= 1984 in tennis =

This page covers all the important events in the sport of tennis in 1984. It provides the results of notable tournaments throughout the year on both the men's and the women's tennis circuits, the Davis Cup, and the Federation Cup.

==Australian Open==
===Men's singles===

SWE Mats Wilander defeated Kevin Curren 6–7^{(5–7)}, 6–4, 7–6^{(7–3)}, 6–2
- It was Wilander's 3rd career Grand Slam title and his 2nd Australian Open title.

===Women's singles===

USA Chris Evert defeated CSK Helena Suková 6–7^{(4–7)}, 6–1, 6–3
- It was Evert's 16th career Grand Slam title and her 2nd and last Australian Open title.
- Helena Suková ended Martina Navratilova's streak after winning 6 majors in a row and stopped Navratilova 2 matches short of winning the Grand Slam.

===Men's doubles===

AUS Mark Edmondson / USA Sherwood Stewart defeated SWE Joakim Nyström / SWE Mats Wilander 6–2, 6–2, 7–5
- It was Edmondson's 5th career Grand Slam title and his 5th and last Australian Open title. It was Stewart's 3rd career Grand Slam title and his 1st Australian Open title.

PROBLEMS TO WORK ON ▸
a: In the 1984 tennis page, whom did Chris Evert defeat in the Australian Open women's singles final?
b: From the 1984 tennis page, list every player who won an Australian Open event.

PROVIDED MATERIAL ▸

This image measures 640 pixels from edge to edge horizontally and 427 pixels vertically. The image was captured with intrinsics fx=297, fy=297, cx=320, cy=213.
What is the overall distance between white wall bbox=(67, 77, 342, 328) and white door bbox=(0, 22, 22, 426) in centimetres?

SOLUTION LIST ▸
a: Helena Suková

b: Mats Wilander, Chris Evert, Mark Edmondson, Sherwood Stewart